• Written problem A
Answer these from the UD-501 feature text, one line each:
(i) To which frequencies can a 48kHz input be up-converted?
(ii) Which company makes the MUSES8920 operational amplifiers?
(iii) How many toroidal-core power transformers does the unit use, and how are they assigned?
• Written problem B
Summarize the UD-501 feature text in two sentences.
• Written problem C
Extend the UD-501 feature text with one more feature entry, starting after its last sentence and keeping the same heading-and-description format.

192kHz Up-Conversion: When handling digital signals of 96kHz and less, you have the option to up-convert to double or quadruple the original signal sampling frequency - up to 192kHz. Even when playing back a 44.1kHz sound source (equivalent to CD sound quality) a smoother analog audio signal can be obtained in order to convert to a higher resolution digital signal. 44.1kHz input frequencies can be up-converted to 88.2 or 176.4kHz, 48kHz input frequencies can be up-converted to 96 or 192kHz, 88.2kHz input frequencies can be up-converted to 176.4kHz, and 96kHz input frequencies can be up-converted to 192kHz. Frequencies of 176.4kHz and higher will not be up-converted when input. This up-conversion feature can be switched on/off, according to your preference and application.
Dual MUSE Operational Amplifiers: The TEAC UD-501 employs dual MUSE operational amplifiers to transform the electrical current output of the D/A converter into a voltage signal. TEAC opted for a dual monaural configuration for the operational amplifiers, employing two MUSES8920 operational amplifiers, one on each of the left and right channels. These devices are made by New Japan Radio and are designed especially for hi-fi audio.
Dual Monaural Design: In order to process the audio signal from a high-resolution sound source in a purer state, TEAC adopted a dual monaural circuit design whereby each of the left and right channels comprises its own single monaural circuit. This avoids mutual interference between the left and right channels and enables pure stereo playback.
Individual Toroidal Core Power Transformers: The two toroidal-core power transformers offer a stable current supply with energy-efficient operation. Using a pair of power transformers, one each for the left and right channel, ensures that current is delivered exclusively to each channel.

• Data shown
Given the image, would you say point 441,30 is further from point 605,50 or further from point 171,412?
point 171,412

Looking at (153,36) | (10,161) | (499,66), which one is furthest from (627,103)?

• Result A
(i) 96kHz or 192kHz.
(ii) New Japan Radio.
(iii) Two, one each for the left and right channel.

• Result B
The TEAC UD-501 can up-convert digital signals of 96kHz and less to double or quadruple their sampling frequency, up to 192kHz, and this feature can be switched on or off. It uses a dual monaural design, with a MUSES8920 operational amplifier and a toroidal-core power transformer for each of the left and right channels, so that the two channels do not interfere with each other.

• Result C
Asynchronous USB Input: The TEAC UD-501 features a USB (type-B) port for connecting your Windows PC or Mac computer. The UD-501 accepts digital audio source material stored on your computer at up to 32-bit/384kHz. When receiving digital audio signals from a computer via USB cable, the unit can operate in asynchronous mode, controlling the timing of the input signal using the UD-501's internal clock. With asynchronous transmission over USB, signal compromising jitter is effectively eliminated, allowing digital audio signals to be transmitted in a pure, unadulterated state. This allows optimal playback of high-resolution digital audio files from playlists/libraries in your iTunes, Windows Media Player, or similar playback programs on your computer.
Note: Compatible with Windows XP (32-bit), Vista (32/64-bit), and 7 (32/64-bit); Windows computer will also require the installation of a dedicated TEAC USB driver. Compatible with Macintosh OS X Snow Leopard (10.6), OS X Lion (10.7), and OS X Mountain Lion (10.8); no additional driver required for Macintosh computers.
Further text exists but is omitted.